Saúde Preventiva
Confira o artigo do promotor de Justiça Mauro Luís Silva de Souza sobre saúde preventiva publicado nesta terça-feira (23/1) no jornal Zero Hora.
Na discussão da crise dos hospitais, alguns itens vêm sendo esquecidos. O novo modelo constitucional de atenção à saúde inaugurado em 1988, resultado da luta de décadas do Movimento de Reforma Sanitária, e que se vem implantando nos últimos 15 anos, não combina com o sistema de assistência médico-hospitalar ainda existente no Estado.
O artigo 196 da Constituição diz ser a saúde "direito de todos e dever do Estado, garantido mediante políticas econômicas e sociais que visem à redução do risco de doença e de outros agravos e ao acesso universal e igualitário às ações para sua promoção, proteção e recuperação". E o Artigo 198, inciso II, arremata dizendo que o "atendimento é integral, com prioridade para as atividades preventivas, sem prejuízo dos serviços assistenciais"; ou seja, a tônica do sistema público de saúde é a prevenção.
A crise começa há 15 anos, na implantação do SUS e mudança do modelo de atenção, que deixa de ter o hospital como centro, e se agrava na medida em que as ações básicas de saúde vão sendo implantadas. Num documento enviado pela Fessers, se diz que "com os investimentos em saúde preventiva, muitos hospitais tiveram queda na taxa de ocupação; o certo é que os hospitais têm um custo de manutenção e uma estrutura que não produz mais serviços suficientes para gerar receitas, resultando num déficit grandioso", isto é, a saúde preventiva funcionando esvazia os hospitais.

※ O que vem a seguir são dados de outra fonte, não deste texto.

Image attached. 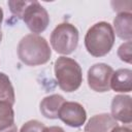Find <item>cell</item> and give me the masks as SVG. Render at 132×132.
I'll use <instances>...</instances> for the list:
<instances>
[{
  "instance_id": "6da1fadb",
  "label": "cell",
  "mask_w": 132,
  "mask_h": 132,
  "mask_svg": "<svg viewBox=\"0 0 132 132\" xmlns=\"http://www.w3.org/2000/svg\"><path fill=\"white\" fill-rule=\"evenodd\" d=\"M52 51L45 38L37 34L25 35L18 44V57L27 66H39L47 63Z\"/></svg>"
},
{
  "instance_id": "7a4b0ae2",
  "label": "cell",
  "mask_w": 132,
  "mask_h": 132,
  "mask_svg": "<svg viewBox=\"0 0 132 132\" xmlns=\"http://www.w3.org/2000/svg\"><path fill=\"white\" fill-rule=\"evenodd\" d=\"M114 39L116 34L112 26L107 22H98L87 31L85 46L91 56L100 58L111 51Z\"/></svg>"
},
{
  "instance_id": "3957f363",
  "label": "cell",
  "mask_w": 132,
  "mask_h": 132,
  "mask_svg": "<svg viewBox=\"0 0 132 132\" xmlns=\"http://www.w3.org/2000/svg\"><path fill=\"white\" fill-rule=\"evenodd\" d=\"M55 76L60 89L71 93L76 91L82 82V70L79 64L72 58L59 57L54 65Z\"/></svg>"
},
{
  "instance_id": "277c9868",
  "label": "cell",
  "mask_w": 132,
  "mask_h": 132,
  "mask_svg": "<svg viewBox=\"0 0 132 132\" xmlns=\"http://www.w3.org/2000/svg\"><path fill=\"white\" fill-rule=\"evenodd\" d=\"M78 30L70 23L59 24L51 34V44L56 53L61 55L72 54L78 44Z\"/></svg>"
},
{
  "instance_id": "5b68a950",
  "label": "cell",
  "mask_w": 132,
  "mask_h": 132,
  "mask_svg": "<svg viewBox=\"0 0 132 132\" xmlns=\"http://www.w3.org/2000/svg\"><path fill=\"white\" fill-rule=\"evenodd\" d=\"M22 20L27 25L32 34L43 32L50 24V15L46 9L36 0L29 1L22 15Z\"/></svg>"
},
{
  "instance_id": "8992f818",
  "label": "cell",
  "mask_w": 132,
  "mask_h": 132,
  "mask_svg": "<svg viewBox=\"0 0 132 132\" xmlns=\"http://www.w3.org/2000/svg\"><path fill=\"white\" fill-rule=\"evenodd\" d=\"M113 73L111 66L105 63H97L88 70V85L98 93L108 92L110 90V78Z\"/></svg>"
},
{
  "instance_id": "52a82bcc",
  "label": "cell",
  "mask_w": 132,
  "mask_h": 132,
  "mask_svg": "<svg viewBox=\"0 0 132 132\" xmlns=\"http://www.w3.org/2000/svg\"><path fill=\"white\" fill-rule=\"evenodd\" d=\"M58 118L67 126L78 128L85 124L87 120V111L78 102L65 101L60 108Z\"/></svg>"
},
{
  "instance_id": "ba28073f",
  "label": "cell",
  "mask_w": 132,
  "mask_h": 132,
  "mask_svg": "<svg viewBox=\"0 0 132 132\" xmlns=\"http://www.w3.org/2000/svg\"><path fill=\"white\" fill-rule=\"evenodd\" d=\"M111 117L124 124L132 122V98L129 95H117L111 101Z\"/></svg>"
},
{
  "instance_id": "9c48e42d",
  "label": "cell",
  "mask_w": 132,
  "mask_h": 132,
  "mask_svg": "<svg viewBox=\"0 0 132 132\" xmlns=\"http://www.w3.org/2000/svg\"><path fill=\"white\" fill-rule=\"evenodd\" d=\"M117 126V121L109 113H99L88 121L85 126V132H111Z\"/></svg>"
},
{
  "instance_id": "30bf717a",
  "label": "cell",
  "mask_w": 132,
  "mask_h": 132,
  "mask_svg": "<svg viewBox=\"0 0 132 132\" xmlns=\"http://www.w3.org/2000/svg\"><path fill=\"white\" fill-rule=\"evenodd\" d=\"M110 89L119 93H129L132 90V71L121 68L113 71L110 78Z\"/></svg>"
},
{
  "instance_id": "8fae6325",
  "label": "cell",
  "mask_w": 132,
  "mask_h": 132,
  "mask_svg": "<svg viewBox=\"0 0 132 132\" xmlns=\"http://www.w3.org/2000/svg\"><path fill=\"white\" fill-rule=\"evenodd\" d=\"M64 102H65L64 97L59 94H53L46 96L40 102V112L46 119H51V120L58 119L60 108Z\"/></svg>"
},
{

Há desorganização na distribuição dos leitos e hospitais pelo Estado, além do excesso de profissionais de algumas áreas, como por exemplo os médicos, o que também ocasiona baixa remuneração desses serviços. O documento "Parâmetros para a programação das ações básicas de saúde", baseado em dados da OMS e da Opas, para países em desenvolvimento, recomenda três a quatro leitos de hospital para cada mil habitantes e um médico para cada mil habitantes.
No Estado, temos cerca de três leitos para cada mil habitantes (MS/SE/Datasus), o problema é que esses leitos estão distribuídos em 369 unidades que variam de 10 a 538 leitos (SIH/SUS). Como tornar viável um hospital com 10, 20 ou 30 leitos, se a estrutura e os custos de que necessita talvez sejam os mesmos de um com cem leitos ou mais? Visto assim, é possível concluir que pelo menos 150 desses não tenham condições de operar no modelo atual.
Temos 85% dos leitos na rede privada e apenas 10% na rede pública. A assistência à saúde é livre à iniciativa privada (CF, Art. 199), que poderá participar do SUS de forma complementar (CF, Art. 199, § 1º). Logo, para que se atenda à Constituição, essa estrutura se deve inverter.
A outra questão é o excesso de profissionais na área médica, por exemplo. Temos no Estado mais de 22 mil médicos, o dobro do número que o mercado é capaz de absorver. Onde gerar receitas para pagar o excesso?
Há problemas a corrigir no SUS, começando pela imposição ao Estado e à União do comprometimento mínimo de receitas para a saúde, como determina a Emenda Constitucional n.º 29. No Estado isso foi objeto de ação civil pública julgada procedente em agosto de 2006.
Depois, é necessário que se imponha não só aos municípios, mas ao Estado e à União, o cumprimento integral das Leis 8.080/90 e 8.142/90, e que os municípios assumam a gestão do sistema, fazendo com que a saúde da população passe a ser realmente prioridade, pois está provado que, onde o SUS funciona como foi previsto legalmente, a população tem saúde.